Monday, June 8, 2015

SSD Tip of the Week: Get a Print Out of All of Your Worker's Comp. Payments, ASAP

Social Security Disability Benefits (SSD) are reduced by Worker's Compensation (WC) payments.  If a disabled individual is receiving both SSD and WC, SSD monthly payments cannot be more than 80 percent of the money that the beneficiary got paid during full time employment.  This is commonly referred to as "the worker's comp offset".

Social Security Administration employees who process payments are trained to look for possible worker's comp offsets.  If they find any evidence that there ever were any worker's comp payments made to a claimant, they will stop the payment process until the claimant produces paperwork itemizing all worker's comp payments.  Please be aware that it does not matter how long ago these payments were made or the amount of money involved.  You must assume that SSA field office employees will not process your payment if they don't get a clear explanation of the money that you got in worker's comp.  This situation has become a real nightmare for many claimants in Connecticut and Massachusetts who desperately need their monthly Social Security Disability check, right away.

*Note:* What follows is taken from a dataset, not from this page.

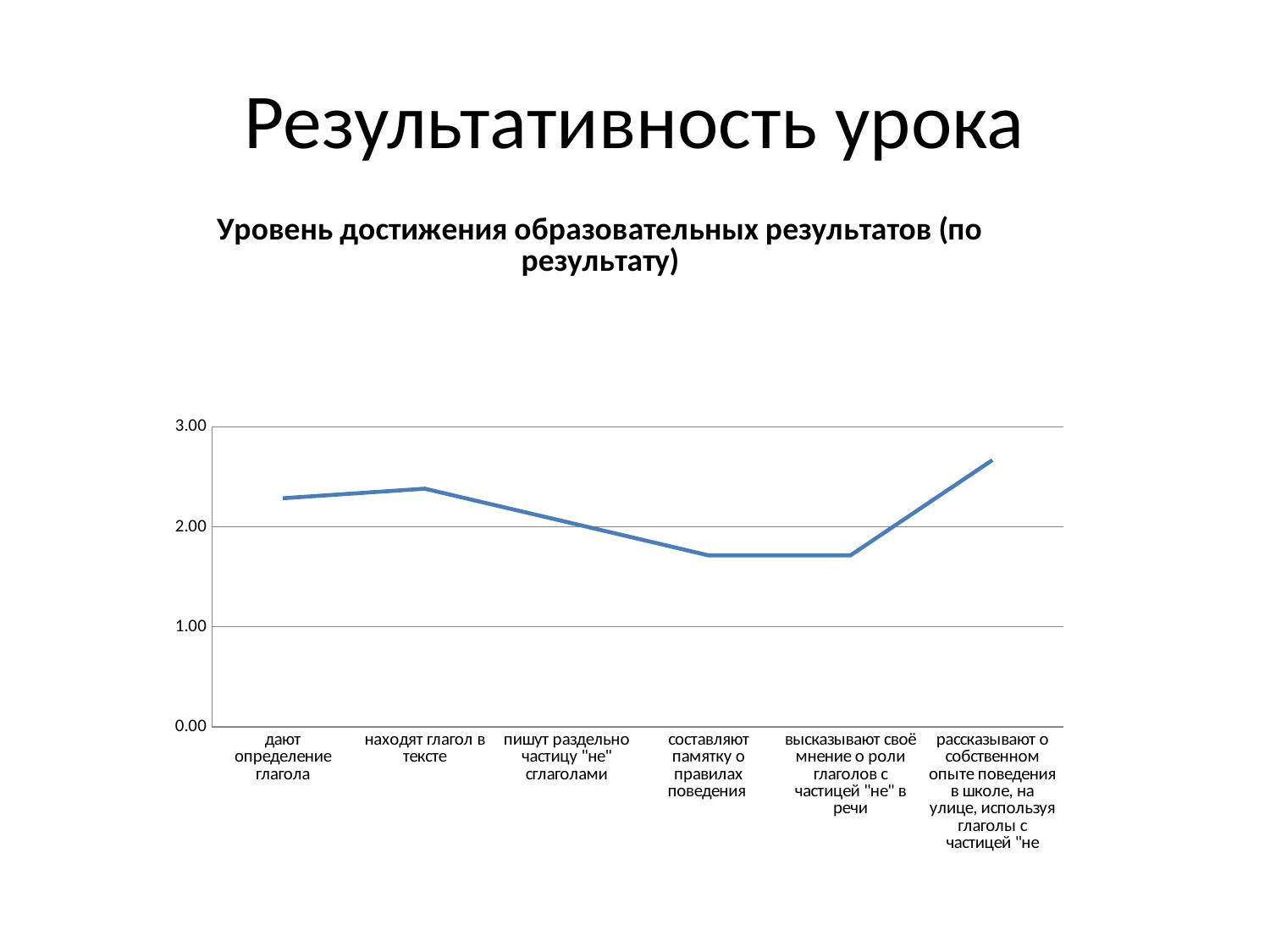
How many lines (series) are plotted on the chart? 1 Does the line rise or fall between the fifth and the sixth category on the x axis? rise Does the line rise or fall between "находят глагол в тексте" and "составляют памятку о правилах поведения"? fall How many categories are plotted along the x axis of the chart? 6 Is the value for "составляют памятку о правилах поведения" greater or less than 2.00? less Is the value for "высказывают своё мнение о роли глаголов с частицей "не" в речи" greater or less than 2.00? less Which category has the highest value on the chart? рассказывают о собственном опыте поведения в школе, на улице, используя глаголы с частицей "не Which is larger: the value for "находят глагол в тексте" or the value for "составляют памятку о правилах поведения"? находят глагол в тексте What is the title of the chart? Уровень достижения образовательных результатов (по результату) What kind of chart is shown on the slide? line chart Is the value for "находят глагол в тексте" greater or less than 3.00? less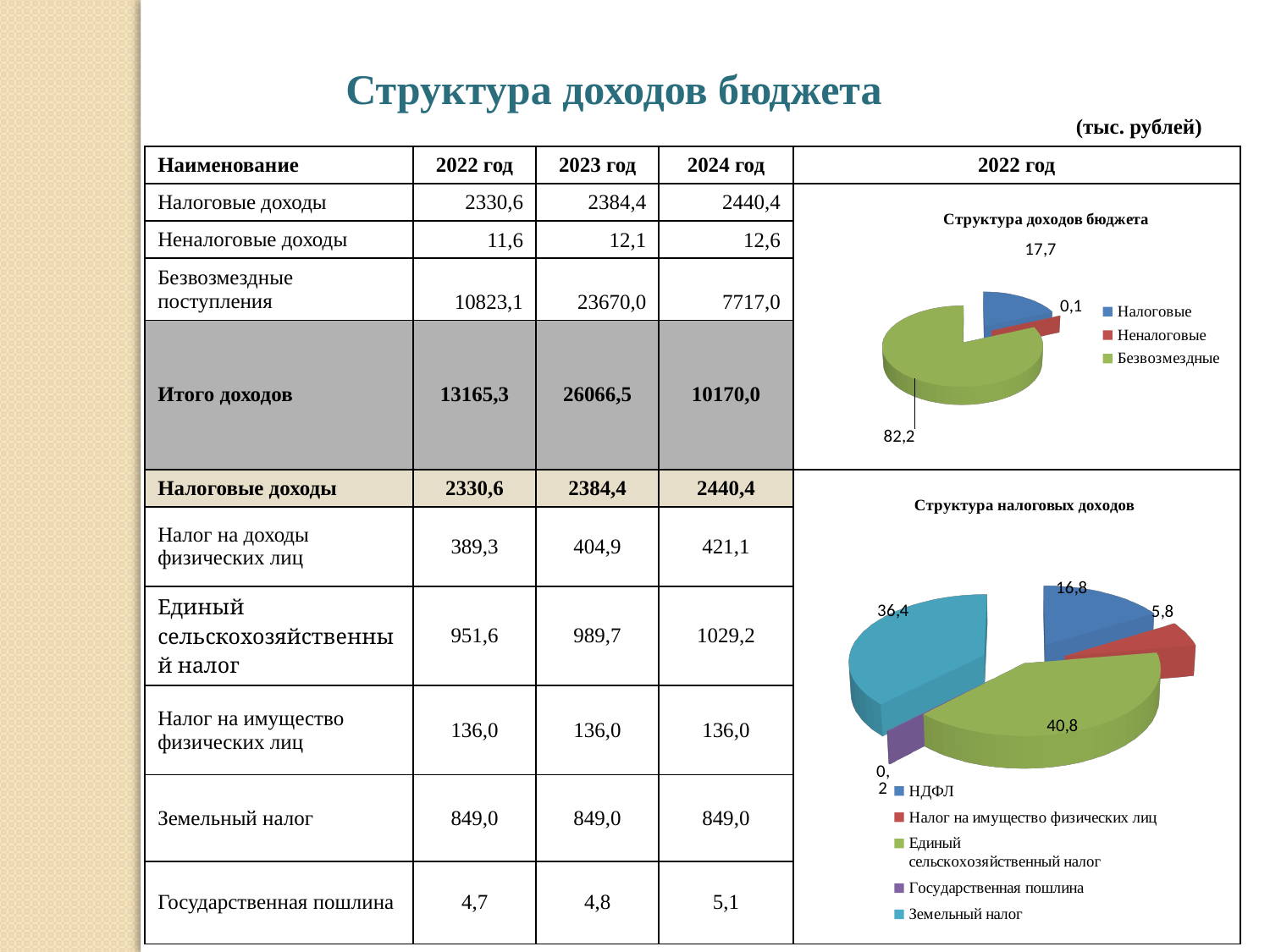
In the bottom pie chart "Структура налоговых доходов", what is the value shown for Земельный налог? 36,4 What kind of chart is the top chart titled "Структура доходов бюджета"? pie chart How many categories does the legend of the top pie chart "Структура доходов бюджета" list? 3 In the bottom pie chart "Структура налоговых доходов", what is the value shown for Единый сельскохозяйственный налог? 40,8 How many categories does the legend of the bottom pie chart "Структура налоговых доходов" list? 5 In the bottom pie chart "Структура налоговых доходов", which category has the largest slice? Единый сельскохозяйственный налог In the top pie chart "Структура доходов бюджета", what is the value shown for Безвозмездные? 82,2 In the top pie chart "Структура доходов бюджета", what is the value shown for Налоговые? 17,7 In the bottom pie chart "Структура налоговых доходов", what is the difference between the values for Единый сельскохозяйственный налог and Земельный налог? 4,4 In the top pie chart "Структура доходов бюджета", which category has the smallest slice? Неналоговые In the bottom pie chart "Структура налоговых доходов", which is larger: НДФЛ or Налог на имущество физических лиц? НДФЛ In the bottom pie chart "Структура налоговых доходов", what is the value shown for НДФЛ? 16,8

My advise to all the readers of this blog is that no one should wait until a disability case is won to start looking for worker's comp paperwork.  In fact, it is highly advisable to obtain this information during the initial application stage.  Once an application is filed, a claimant who has received WC benefits should contact the insurance carrier who issued the benefits and request a full print out of all the payments.  Also, it is important to obtain copies of any WC settlement that describes any lump sum payments made to you.  It is might be a good idea to request this information from the lawyer who handled the comp case.

Once this information is gathered, the claimant or his or her lawyer should submit it to the field office with a cover letter explaining that information provided contains the total figures of the amounts of worker's compensation benefits received.